++++ DATA LISTING ++++

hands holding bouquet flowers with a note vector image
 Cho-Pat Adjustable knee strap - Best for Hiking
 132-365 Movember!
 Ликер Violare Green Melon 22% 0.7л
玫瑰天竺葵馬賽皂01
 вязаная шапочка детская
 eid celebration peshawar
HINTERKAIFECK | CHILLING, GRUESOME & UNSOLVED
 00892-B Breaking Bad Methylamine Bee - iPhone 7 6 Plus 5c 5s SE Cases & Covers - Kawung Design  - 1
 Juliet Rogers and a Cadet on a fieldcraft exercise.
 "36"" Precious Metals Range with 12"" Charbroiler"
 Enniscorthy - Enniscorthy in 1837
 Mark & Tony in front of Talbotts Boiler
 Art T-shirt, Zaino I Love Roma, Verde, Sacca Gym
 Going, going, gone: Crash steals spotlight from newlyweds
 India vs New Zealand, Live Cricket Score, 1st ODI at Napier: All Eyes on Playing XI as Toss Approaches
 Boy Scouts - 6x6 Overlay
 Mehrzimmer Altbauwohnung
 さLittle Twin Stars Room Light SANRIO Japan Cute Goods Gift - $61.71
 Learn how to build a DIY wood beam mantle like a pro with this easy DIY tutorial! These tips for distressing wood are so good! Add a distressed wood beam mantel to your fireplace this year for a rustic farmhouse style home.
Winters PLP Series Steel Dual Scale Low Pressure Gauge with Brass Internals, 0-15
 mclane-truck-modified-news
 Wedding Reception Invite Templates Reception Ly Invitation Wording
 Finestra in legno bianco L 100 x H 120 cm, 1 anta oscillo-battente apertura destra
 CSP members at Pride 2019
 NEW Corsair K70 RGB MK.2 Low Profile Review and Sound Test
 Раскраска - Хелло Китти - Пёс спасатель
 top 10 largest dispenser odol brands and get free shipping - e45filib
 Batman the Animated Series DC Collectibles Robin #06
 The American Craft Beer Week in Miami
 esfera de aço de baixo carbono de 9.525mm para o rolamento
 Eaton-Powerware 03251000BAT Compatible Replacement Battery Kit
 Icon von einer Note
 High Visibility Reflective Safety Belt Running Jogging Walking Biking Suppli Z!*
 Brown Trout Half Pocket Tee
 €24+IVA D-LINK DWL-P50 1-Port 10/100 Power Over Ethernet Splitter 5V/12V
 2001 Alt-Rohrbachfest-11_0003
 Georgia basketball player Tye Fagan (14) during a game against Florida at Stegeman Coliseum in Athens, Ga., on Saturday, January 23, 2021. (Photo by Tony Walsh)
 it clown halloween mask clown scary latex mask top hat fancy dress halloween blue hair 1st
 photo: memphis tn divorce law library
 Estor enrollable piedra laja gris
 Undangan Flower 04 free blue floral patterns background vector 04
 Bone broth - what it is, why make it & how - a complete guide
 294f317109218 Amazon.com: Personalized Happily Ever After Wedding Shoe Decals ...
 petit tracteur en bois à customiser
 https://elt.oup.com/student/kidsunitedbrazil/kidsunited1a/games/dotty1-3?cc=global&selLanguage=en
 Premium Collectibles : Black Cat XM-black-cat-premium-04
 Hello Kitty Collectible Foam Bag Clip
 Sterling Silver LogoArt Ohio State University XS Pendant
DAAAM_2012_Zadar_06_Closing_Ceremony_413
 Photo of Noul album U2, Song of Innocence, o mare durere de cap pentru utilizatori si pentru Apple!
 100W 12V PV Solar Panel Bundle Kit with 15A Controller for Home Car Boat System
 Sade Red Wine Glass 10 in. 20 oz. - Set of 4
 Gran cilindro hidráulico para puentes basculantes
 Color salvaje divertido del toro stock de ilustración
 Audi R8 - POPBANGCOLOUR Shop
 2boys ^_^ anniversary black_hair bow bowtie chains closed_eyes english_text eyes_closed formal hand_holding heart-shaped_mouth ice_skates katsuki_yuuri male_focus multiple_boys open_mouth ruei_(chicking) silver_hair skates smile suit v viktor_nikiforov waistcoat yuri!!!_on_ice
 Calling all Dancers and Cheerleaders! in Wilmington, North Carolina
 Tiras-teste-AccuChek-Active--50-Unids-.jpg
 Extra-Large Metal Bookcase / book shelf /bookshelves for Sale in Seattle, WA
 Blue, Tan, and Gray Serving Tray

++++

◆ PROMPT ◆
In the records above, how many lines hold "para"? Only the number is wanted.

◆ FINISHED TASK ◆
2